Posted by News Express | 3 October 2019 | 1,225 times
Twenty-three boys and two girls were released today, Thursday, October 3, 2019, from Nigerian Army administrative custody after being cleared of suspected ties with armed groups. This brings the number of children released this year to 44.
“These are children taken away from their families and communities, deprived of their childhood, education, health-care, and of the chance to grow up in a safe and enabling environment. UNICEF will continue working to ensure that all conflict affected children are reunited with their families, have hope of fulfilling their dreams and their human rights,” said UNICEF Nigeria Acting Representative Pernille Ironside.
The children have been handed over to the Borno State Ministry of Women Affairs and Social Development and will be kept at a UNICEF supported Transit Centre whilst efforts to reunite them with their families and reintegrate them back to their communities are underway. They will access medical and psychosocial support, education, vocational training and informal apprenticeships, and opportunities to improve their livelihoods.
“We have made progress, but we would like to see all children suspected of involvement with armed groups, transferred out of military custody to the care of the relevant local authorities as quickly as possible to facilitate their return to their families and communities, spending minimal, if any, time in detention. As we commemorate the 30th Anniversary for the Convention of the Rights of the Child this year, we must collectively commit to do more for the protection, well-being and development of children in Nigeria, including by ensuring that they are not recruited or used in conflicts in the first place,” said Ironside.
Since 2016, a total of 2,499 people including 1,627 children have been cleared of association with non-state armed groups. UNICEF and partners continue to provide age and gender appropriate community-based reintegration support services to all affected children and other vulnerable children in communities that are at risk of recruitment by armed groups.

**Data section**

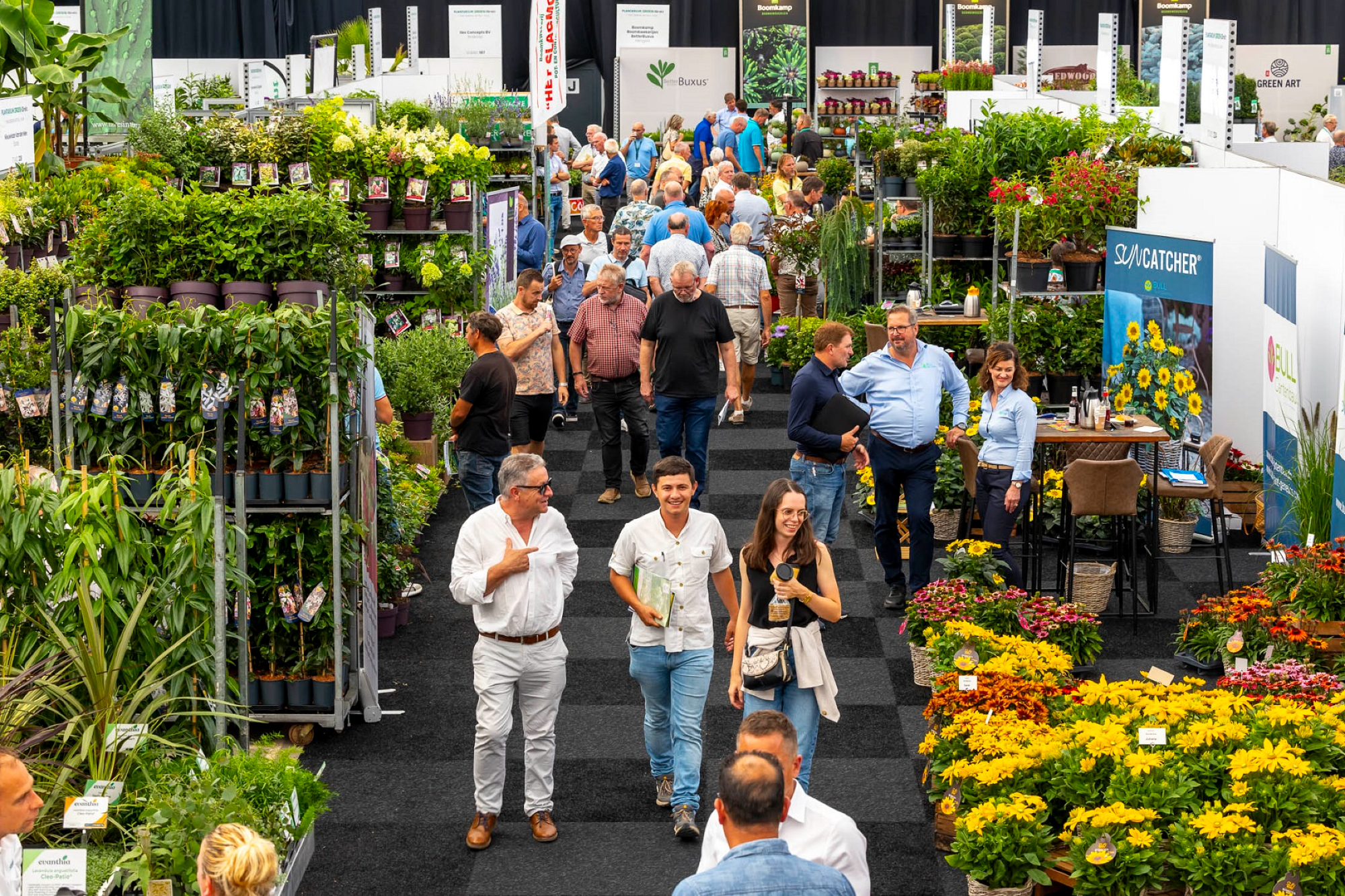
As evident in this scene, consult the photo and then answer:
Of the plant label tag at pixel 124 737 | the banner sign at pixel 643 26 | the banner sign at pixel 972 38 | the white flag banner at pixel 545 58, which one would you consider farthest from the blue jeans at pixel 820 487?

**Problem to work on**
Could you rewrite everything in the news report on the released children from "Since 2016, a" down to "by armed groups.", swapping "partners" for "collaborators"? Nothing in the listing is needed here.

**Solution to this task**
Since 2016, a total of 2,499 people including 1,627 children have been cleared of association with non-state armed groups. UNICEF and collaborators continue to provide age and gender appropriate community-based reintegration support services to all affected children and other vulnerable children in communities that are at risk of recruitment by armed groups.